Well, when we were six sheets to the wind I am starting to wonder where I am going to go sleep, but Caitlin comes over and rescues us. 

“Time to party,” she says, “Cabs are here.”

So we say goodbye to our new friends and stagger out. There’s maybe ten people and us, the band, all tumble into one together. On our way to the disco!

It wasn’t early, and as we pull up some people leaving the disco tell us, “Don’t even get out. They’re full.”

“Let me check,” sais the cabbie. He doesn’t want to lose his fare, figuring he will take us home. Up he goes to the ticket booth, then comes back.

“Are you guys the band?” he asks us. 

Yessir damn sure—it’s getting easier to agree with that

“Well, they’re waiting for you,” he says, so we pay him and tip like the drunkards we are and stagger up the sidewalk to the front door.

“Hey, come in your guys. What’s the name of your band again?”

“Studs Die young.”

“Number 40 on the virgin charts.”

“Rubber Room Motel.” 

“Well come on , the manager wants to talk to you.” Holy crap, this is getting much deeper. I was thinking that our time had come and we were gonna have to play now. But nope, Wayne does all the talking and ends it with, “We’ll have our agent call you tomorrow.”

“OK boys, go on in now.”

Well, it was a disco with the twirling mirrored ball and all. No band, just records but hell, it’s a disco isn’t it?

“Can we buy you a drink?” 

“Yea, sure.” And we find some girls and start dancing. It’s super hot so I take off my coat and tie it around my waist and take off my shirt ‘cuz I’m sweating like a drunkard in a disco and making my inability to stand up straight to fake dancing my foolish head off.

“Put our shirt back on,” Wayne tell me. “Barkeep says he’ll have to throw you out if you’re half naked.” Coat back on. 

Someone took the picture of us, Studs Die Young, and there we are, partying it up in the Irish disco. I have no idea who the guy in the back behind Wayne is, not who the girls are. 

Well, it couldn’t last all night. Or least we couldn’t. I don’t think we were thrown out. We get a cab again—different guy. 

“Who areyou guys?” he says, chatting friendly

“Studs die young, number 40 on the Virgin charts, Rubble Room Motel.”

“Really? Wow, cool! Hey, you guys need a roadie? I’ll be your equipment manager, what say? I hate this job and want to get around, eh?” 

“Yea sure,” says Wayne, “We’ll call you tomorrow.” He takes the slip of paper with the poor guy’s phone number on it and when we reach the burglar guys’ friend’s house we pay and tip him like drunkards, stagger into the house and fall down and pass out. 
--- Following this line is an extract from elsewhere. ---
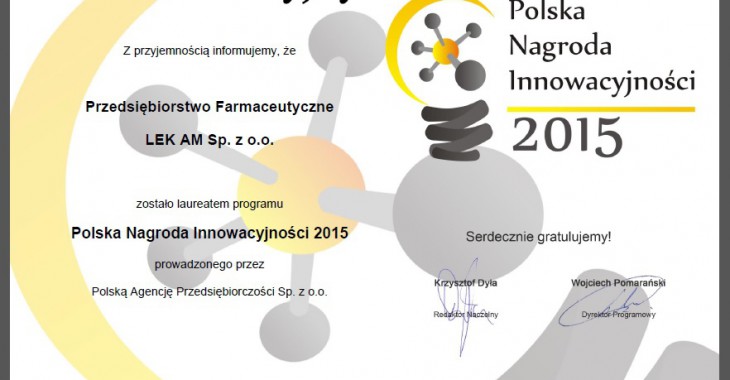 Polska Nagroda Innowacyjności 2015 dla LEK-AM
Next day I am back to Dublin University where our hosts, the sponsors of the convention, are waiting. I am still half drunk, I swear, and half dead from hangover.

“Ooh, I tell my friends, “I feel terrible for what we did last night.”

Troubled looks. I can practically hear them imagining broken windows, stolen cars, and kidnapped girls.

“No, nothing that bad.” I explain it to them and as I recount it their grins get bigger and bigger until they are laughing out loud about the poor cabby waiting for his phone call to be a roadie. 

“Oh, don’t worry youself,” they say. “You guys come over here and believe every foolish thing we tell you. It’s about time we got some back.” Loud laughter, a slap on the back. So what’ll it be, whisky or coffee?”

“Both, I want an Irish Coffee.” And we do, even though the sun’s not reached noon yet, because, after all, we’re in Ireland.